1. It's going to have to be an iPad app. The numbers describing the iPad's market penetration are staggering, so great that their very audience size is a powerful argument for iPad's use. So don't try and be clever and pick something else. That will be money well-wasted.

2. An iPad is a magazine, TV, video game, encyclopedia, music player, and software platform. The key to that sentence is the word “and.” It isn't one of those things, it's all of those things at the same time. Converting your Powerpoint sales aid into an iPad app is like buying a sports car and never taking it out of first gear. You don't have to use all these tools, but consider how all these tools can amaze, delight, and engage your target. That's where you need to spend the money.

3. It's going to have to tell a non-linear story, not just show some slides. If your rep is really good at delivering a script, they aren't going to get the sale. A good rep listens and tailors his or her pitch to the audience. This means skipping over content to get to what the rep wants, thus a non-linear narrative. Build that idea in from the ground floor so your 45-second rep visit isn't wasted with 30 seconds of scrambling to get to the next right slide.

4. If you can get the HCP to interact with it, you win. The first time you saw an iPad, you wanted to touch it. And despite the fact that your HCP target has seen a hundred of them, they want to touch your app, too. Interacting with the app increases the likelihood of conversion because now the target is actively playing, not passively listening. Bonus points if you design that app so that the HCP and rep are not on opposite sides of the iPad like opponents, but on the same side like colleagues to create a shared pperspective. It builds the relationship between the HCP and rep, which leads to longer visits and eventually more prescriptions.

5. A closed loop is a dog chasing it's tail. The coolest app in the world stays on the rep's iPad as he or she walks out the door. The app needs to be able to connect to the HCP's world, and the easiest way (but not the only way) is to have the rep email material from the app. Have the HCP put together a library of interesting research and materials in ront of the rep and email a custom link to the HCP. You can even track when the target clicks the link and how much they read when they did. Suggest new materials based on what they read. The app is just the key to a larger world of deeper engagement, not the destination itself.

6. You've got almost infinite space, so use it. Look, the smallest and cheapest iPad has enough space to hold all my music files, photos, blog posts, tax returns, emails, messages, and other documents. If you started today, it would take you the better part of a lifetime to create enough content to fill it.
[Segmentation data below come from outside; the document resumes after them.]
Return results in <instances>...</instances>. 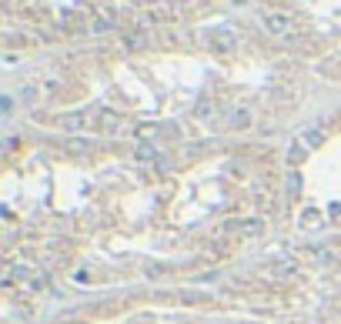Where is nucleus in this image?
I'll list each match as a JSON object with an SVG mask.
<instances>
[{
  "label": "nucleus",
  "instance_id": "obj_8",
  "mask_svg": "<svg viewBox=\"0 0 341 324\" xmlns=\"http://www.w3.org/2000/svg\"><path fill=\"white\" fill-rule=\"evenodd\" d=\"M137 157H141V161H154V147L151 144H141V147H137Z\"/></svg>",
  "mask_w": 341,
  "mask_h": 324
},
{
  "label": "nucleus",
  "instance_id": "obj_2",
  "mask_svg": "<svg viewBox=\"0 0 341 324\" xmlns=\"http://www.w3.org/2000/svg\"><path fill=\"white\" fill-rule=\"evenodd\" d=\"M211 40H214L221 50H231V47L238 44V34H234V30H227V27H218V30L211 34Z\"/></svg>",
  "mask_w": 341,
  "mask_h": 324
},
{
  "label": "nucleus",
  "instance_id": "obj_3",
  "mask_svg": "<svg viewBox=\"0 0 341 324\" xmlns=\"http://www.w3.org/2000/svg\"><path fill=\"white\" fill-rule=\"evenodd\" d=\"M304 140H291V147H288V161H291V164H301L304 161Z\"/></svg>",
  "mask_w": 341,
  "mask_h": 324
},
{
  "label": "nucleus",
  "instance_id": "obj_7",
  "mask_svg": "<svg viewBox=\"0 0 341 324\" xmlns=\"http://www.w3.org/2000/svg\"><path fill=\"white\" fill-rule=\"evenodd\" d=\"M301 191V174H291L288 177V194H298Z\"/></svg>",
  "mask_w": 341,
  "mask_h": 324
},
{
  "label": "nucleus",
  "instance_id": "obj_11",
  "mask_svg": "<svg viewBox=\"0 0 341 324\" xmlns=\"http://www.w3.org/2000/svg\"><path fill=\"white\" fill-rule=\"evenodd\" d=\"M67 147H71V151H87V147H91V140H71V144H67Z\"/></svg>",
  "mask_w": 341,
  "mask_h": 324
},
{
  "label": "nucleus",
  "instance_id": "obj_12",
  "mask_svg": "<svg viewBox=\"0 0 341 324\" xmlns=\"http://www.w3.org/2000/svg\"><path fill=\"white\" fill-rule=\"evenodd\" d=\"M194 111H197V117H208L211 114V104H208V100H197V107H194Z\"/></svg>",
  "mask_w": 341,
  "mask_h": 324
},
{
  "label": "nucleus",
  "instance_id": "obj_10",
  "mask_svg": "<svg viewBox=\"0 0 341 324\" xmlns=\"http://www.w3.org/2000/svg\"><path fill=\"white\" fill-rule=\"evenodd\" d=\"M80 120H84L80 114H67L64 117V127H80Z\"/></svg>",
  "mask_w": 341,
  "mask_h": 324
},
{
  "label": "nucleus",
  "instance_id": "obj_5",
  "mask_svg": "<svg viewBox=\"0 0 341 324\" xmlns=\"http://www.w3.org/2000/svg\"><path fill=\"white\" fill-rule=\"evenodd\" d=\"M241 231H247V234H261V231H265V221L247 217V221H241Z\"/></svg>",
  "mask_w": 341,
  "mask_h": 324
},
{
  "label": "nucleus",
  "instance_id": "obj_1",
  "mask_svg": "<svg viewBox=\"0 0 341 324\" xmlns=\"http://www.w3.org/2000/svg\"><path fill=\"white\" fill-rule=\"evenodd\" d=\"M265 27L271 34H288V30H291V20H288V14L271 10V14H265Z\"/></svg>",
  "mask_w": 341,
  "mask_h": 324
},
{
  "label": "nucleus",
  "instance_id": "obj_6",
  "mask_svg": "<svg viewBox=\"0 0 341 324\" xmlns=\"http://www.w3.org/2000/svg\"><path fill=\"white\" fill-rule=\"evenodd\" d=\"M304 144H311V147H318V144H321V131H318V127H311V131H304Z\"/></svg>",
  "mask_w": 341,
  "mask_h": 324
},
{
  "label": "nucleus",
  "instance_id": "obj_9",
  "mask_svg": "<svg viewBox=\"0 0 341 324\" xmlns=\"http://www.w3.org/2000/svg\"><path fill=\"white\" fill-rule=\"evenodd\" d=\"M318 217H321V214H318V210L311 208V210H304V214H301V224H315Z\"/></svg>",
  "mask_w": 341,
  "mask_h": 324
},
{
  "label": "nucleus",
  "instance_id": "obj_4",
  "mask_svg": "<svg viewBox=\"0 0 341 324\" xmlns=\"http://www.w3.org/2000/svg\"><path fill=\"white\" fill-rule=\"evenodd\" d=\"M247 124H251V111H247V107H241V111L231 114V127H247Z\"/></svg>",
  "mask_w": 341,
  "mask_h": 324
}]
</instances>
So stop acting like there's a reason not to install every research paper, slide deck, eLearning, rep communication onto your iPad. Nine times out of ten, they won't get used, but that tenth time will be a lifesaver.

7. You want the HCP to use it, but the rep have to live with it. Build in the communication tools you want the reps to use that keep them up to date. Include a way for reps to become better reps (rep-to-rep communication and socializing, for example), tracked education materials, polls, sales contests, and two-way communication tools means that the rep won't have to lug around anything besides an iPad, and ensures that you have constant connection with your team.

8. Yes, the technology matters (in the long run). Yes, it's cheaper today to build in iOS. But when you have to build it again, or update the content, or add new material, that sort of thing gets expensive. And why does this content have to be trapped in the iPad? Couldn't you find some use for all these things on your web site? Seriously evaluate cross-platform technologies like HTML 5 and responsive design to get the most out of your app.

9. Paying for an iPad app today means paying for it again tomorrow. I don't know if you've noticed, but Apple is more than happy to launch new versions of the iPad every 350 days. Some new versions are just a little speedier, but some involve entirely new specifications, meaning your sexy app today will look weird and broken tomorrow. Plan on updates and upgrades, dependent on Apple's launch schedule.